# WORK REQUEST 1
Using the RCE text, decide whether each statement agrees with it: (a) RCE is written in Java. (b) RCE is built upon the Eclipse Rich Client Platform. (c) RCE is published under the GNU General Public License. Answer yes or no for each, and quote the deciding words of the text.
# WORK REQUEST 2
According to the RCE text, which organization is the developer of RCE?
# WORK REQUEST 3
From the RCE text, extract everything from "The Remote Component" down to "Public License (EPL).".

-- EXTRACTED TEXT follows --

- Developer: German Aerospace Center (DLR)
- Stable release: 10.2.2 / February 12, 2021; 5 years ago
- Written in: Java
- Operating system: Cross-platform
- Type: Integration platform, multi-purpose problem solving environment
- License: Eclipse Public License
- Website: www.rcenvironment.de%20rcenvironment.de
- Repository: github.com/rcenvironment/rce-main

= Remote component environment =

The Remote Component Environment (RCE) is an integration environment for scientists and engineers to analyze, design, and simulate complex systems (e.g., aircraft, satellites, and space vehicle). It focusses on the collaboration in multidisciplinary teams. Treating complex systems requires many experts and several analysis, design, and simulation tools. In RCE, the tools are integrated and coupled to workflows. RCE executes the workflows and fetches the results from the involved tool servers. RCE is extensible and supports different scientific applications with slightly different requirements. RCE is built upon the Eclipse Rich Client Platform (RCP). It is open source and published under the Eclipse Public License (EPL).

-- EXTRACTED TEXT concluded --
-- DATA FOR REVIEW follows --

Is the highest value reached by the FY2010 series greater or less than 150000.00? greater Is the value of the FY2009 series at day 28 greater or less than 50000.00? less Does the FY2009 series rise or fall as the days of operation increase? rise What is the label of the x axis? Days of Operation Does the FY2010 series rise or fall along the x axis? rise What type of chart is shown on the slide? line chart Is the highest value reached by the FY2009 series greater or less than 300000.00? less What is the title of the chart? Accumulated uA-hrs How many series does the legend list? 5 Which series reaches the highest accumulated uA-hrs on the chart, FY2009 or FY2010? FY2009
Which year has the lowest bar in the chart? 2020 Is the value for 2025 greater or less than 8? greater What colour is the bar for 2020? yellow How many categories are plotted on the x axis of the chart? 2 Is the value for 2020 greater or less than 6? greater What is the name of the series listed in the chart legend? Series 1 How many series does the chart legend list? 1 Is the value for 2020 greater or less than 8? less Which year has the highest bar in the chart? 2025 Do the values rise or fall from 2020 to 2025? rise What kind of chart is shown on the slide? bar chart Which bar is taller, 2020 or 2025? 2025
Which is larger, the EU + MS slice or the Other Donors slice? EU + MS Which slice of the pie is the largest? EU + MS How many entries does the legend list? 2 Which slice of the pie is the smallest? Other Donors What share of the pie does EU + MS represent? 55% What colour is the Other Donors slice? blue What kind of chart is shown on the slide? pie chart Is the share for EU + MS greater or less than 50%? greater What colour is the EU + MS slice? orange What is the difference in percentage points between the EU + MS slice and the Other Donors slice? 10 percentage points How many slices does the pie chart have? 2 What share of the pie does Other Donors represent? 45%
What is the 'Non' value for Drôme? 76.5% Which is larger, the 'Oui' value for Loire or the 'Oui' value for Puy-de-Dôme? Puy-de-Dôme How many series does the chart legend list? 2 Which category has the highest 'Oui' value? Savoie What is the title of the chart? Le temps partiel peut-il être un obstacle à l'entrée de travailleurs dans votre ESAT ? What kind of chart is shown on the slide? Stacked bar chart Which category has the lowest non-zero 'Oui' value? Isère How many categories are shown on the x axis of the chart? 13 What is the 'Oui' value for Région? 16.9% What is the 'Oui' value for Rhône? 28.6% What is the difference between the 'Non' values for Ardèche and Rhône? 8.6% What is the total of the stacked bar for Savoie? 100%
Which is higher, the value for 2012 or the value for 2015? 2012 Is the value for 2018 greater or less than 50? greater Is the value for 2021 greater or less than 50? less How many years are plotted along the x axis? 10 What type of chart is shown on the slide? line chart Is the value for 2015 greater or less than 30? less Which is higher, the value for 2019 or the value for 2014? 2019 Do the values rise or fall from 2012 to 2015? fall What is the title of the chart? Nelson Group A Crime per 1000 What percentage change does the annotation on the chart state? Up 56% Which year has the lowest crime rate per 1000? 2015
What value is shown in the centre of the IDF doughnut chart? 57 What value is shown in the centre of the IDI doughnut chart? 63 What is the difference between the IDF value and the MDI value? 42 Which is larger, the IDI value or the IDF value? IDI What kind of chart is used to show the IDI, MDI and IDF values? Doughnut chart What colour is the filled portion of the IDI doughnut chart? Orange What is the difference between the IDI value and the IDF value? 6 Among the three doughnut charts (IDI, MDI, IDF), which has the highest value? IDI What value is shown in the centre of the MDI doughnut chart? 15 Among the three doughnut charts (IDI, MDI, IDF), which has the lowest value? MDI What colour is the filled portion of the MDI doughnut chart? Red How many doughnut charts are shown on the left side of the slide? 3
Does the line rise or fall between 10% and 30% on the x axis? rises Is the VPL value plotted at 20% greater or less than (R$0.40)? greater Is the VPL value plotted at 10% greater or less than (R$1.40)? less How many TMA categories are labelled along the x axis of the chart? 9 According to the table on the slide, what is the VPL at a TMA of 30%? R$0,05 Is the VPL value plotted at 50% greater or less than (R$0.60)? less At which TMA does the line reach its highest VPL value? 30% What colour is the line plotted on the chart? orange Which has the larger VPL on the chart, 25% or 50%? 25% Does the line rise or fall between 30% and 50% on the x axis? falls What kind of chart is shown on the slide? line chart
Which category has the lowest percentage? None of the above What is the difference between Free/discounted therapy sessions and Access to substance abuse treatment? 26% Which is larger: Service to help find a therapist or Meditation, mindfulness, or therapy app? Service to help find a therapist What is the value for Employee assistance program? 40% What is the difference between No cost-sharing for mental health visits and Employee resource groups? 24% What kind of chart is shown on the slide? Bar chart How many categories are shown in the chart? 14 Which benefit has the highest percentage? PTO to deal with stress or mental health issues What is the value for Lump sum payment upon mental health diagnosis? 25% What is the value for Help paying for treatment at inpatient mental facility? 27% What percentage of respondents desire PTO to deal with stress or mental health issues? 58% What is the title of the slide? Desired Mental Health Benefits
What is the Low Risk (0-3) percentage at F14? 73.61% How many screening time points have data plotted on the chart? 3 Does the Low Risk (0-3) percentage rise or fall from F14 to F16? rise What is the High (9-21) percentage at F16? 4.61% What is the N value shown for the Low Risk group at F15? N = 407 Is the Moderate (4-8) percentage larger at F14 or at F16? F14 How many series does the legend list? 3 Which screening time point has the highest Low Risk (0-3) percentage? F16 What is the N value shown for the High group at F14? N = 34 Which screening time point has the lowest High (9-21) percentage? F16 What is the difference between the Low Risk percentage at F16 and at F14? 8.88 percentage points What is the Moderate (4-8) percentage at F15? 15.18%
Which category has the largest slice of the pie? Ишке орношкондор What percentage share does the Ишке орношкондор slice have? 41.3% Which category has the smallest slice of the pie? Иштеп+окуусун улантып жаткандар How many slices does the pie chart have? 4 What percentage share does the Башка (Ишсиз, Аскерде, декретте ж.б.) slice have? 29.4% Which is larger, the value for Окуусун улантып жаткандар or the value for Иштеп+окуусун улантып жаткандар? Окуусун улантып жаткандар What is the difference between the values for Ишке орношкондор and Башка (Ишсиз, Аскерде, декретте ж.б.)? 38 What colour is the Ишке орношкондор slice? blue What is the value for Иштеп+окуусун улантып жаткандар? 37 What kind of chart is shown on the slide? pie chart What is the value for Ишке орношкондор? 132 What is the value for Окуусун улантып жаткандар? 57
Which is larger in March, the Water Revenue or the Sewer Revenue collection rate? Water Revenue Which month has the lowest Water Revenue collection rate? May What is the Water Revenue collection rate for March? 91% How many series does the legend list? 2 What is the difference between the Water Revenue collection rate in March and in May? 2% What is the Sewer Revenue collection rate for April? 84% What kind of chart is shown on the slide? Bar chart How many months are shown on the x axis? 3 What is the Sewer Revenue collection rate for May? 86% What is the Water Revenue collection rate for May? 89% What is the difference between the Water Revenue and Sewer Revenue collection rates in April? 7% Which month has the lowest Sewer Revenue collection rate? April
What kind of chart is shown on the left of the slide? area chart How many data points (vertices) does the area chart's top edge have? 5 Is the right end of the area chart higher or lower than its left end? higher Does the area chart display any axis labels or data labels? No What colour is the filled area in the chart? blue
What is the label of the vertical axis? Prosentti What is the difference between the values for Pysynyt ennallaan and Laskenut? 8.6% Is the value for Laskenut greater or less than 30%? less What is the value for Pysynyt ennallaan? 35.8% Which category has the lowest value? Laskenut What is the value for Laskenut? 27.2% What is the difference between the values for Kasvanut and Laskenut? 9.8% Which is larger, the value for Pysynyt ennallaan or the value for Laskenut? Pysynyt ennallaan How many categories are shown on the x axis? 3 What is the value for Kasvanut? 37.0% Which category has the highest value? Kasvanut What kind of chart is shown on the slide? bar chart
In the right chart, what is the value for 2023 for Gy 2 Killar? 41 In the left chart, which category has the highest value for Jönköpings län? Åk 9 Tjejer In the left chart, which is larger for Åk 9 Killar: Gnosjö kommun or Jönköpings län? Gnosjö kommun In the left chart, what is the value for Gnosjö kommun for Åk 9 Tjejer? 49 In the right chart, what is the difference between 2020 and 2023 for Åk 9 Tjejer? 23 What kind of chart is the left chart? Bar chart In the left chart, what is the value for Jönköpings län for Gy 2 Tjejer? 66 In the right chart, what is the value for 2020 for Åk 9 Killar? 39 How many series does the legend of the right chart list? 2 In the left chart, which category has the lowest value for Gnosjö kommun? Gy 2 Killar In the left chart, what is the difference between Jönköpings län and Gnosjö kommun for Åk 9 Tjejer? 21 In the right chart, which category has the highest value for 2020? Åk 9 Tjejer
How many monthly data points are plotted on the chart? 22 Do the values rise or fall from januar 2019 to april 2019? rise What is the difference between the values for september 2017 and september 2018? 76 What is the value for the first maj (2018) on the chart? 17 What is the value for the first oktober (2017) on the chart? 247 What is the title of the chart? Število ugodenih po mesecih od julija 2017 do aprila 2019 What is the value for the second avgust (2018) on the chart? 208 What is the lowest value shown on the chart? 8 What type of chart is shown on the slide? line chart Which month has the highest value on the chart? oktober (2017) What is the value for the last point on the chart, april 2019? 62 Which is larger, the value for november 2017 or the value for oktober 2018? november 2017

-- DATA FOR REVIEW concluded --

# TASK RESPONSE 1
(a) Yes: "Written in: Java"
(b) Yes: "RCE is built upon the Eclipse Rich Client Platform (RCP)."
(c) No: "It is open source and published under the Eclipse Public License (EPL)."

# TASK RESPONSE 2
The German Aerospace Center (DLR).

# TASK RESPONSE 3
The Remote Component Environment (RCE) is an integration environment for scientists and engineers to analyze, design, and simulate complex systems (e.g., aircraft, satellites, and space vehicle). It focusses on the collaboration in multidisciplinary teams. Treating complex systems requires many experts and several analysis, design, and simulation tools. In RCE, the tools are integrated and coupled to workflows. RCE executes the workflows and fetches the results from the involved tool servers. RCE is extensible and supports different scientific applications with slightly different requirements. RCE is built upon the Eclipse Rich Client Platform (RCP). It is open source and published under the Eclipse Public License (EPL).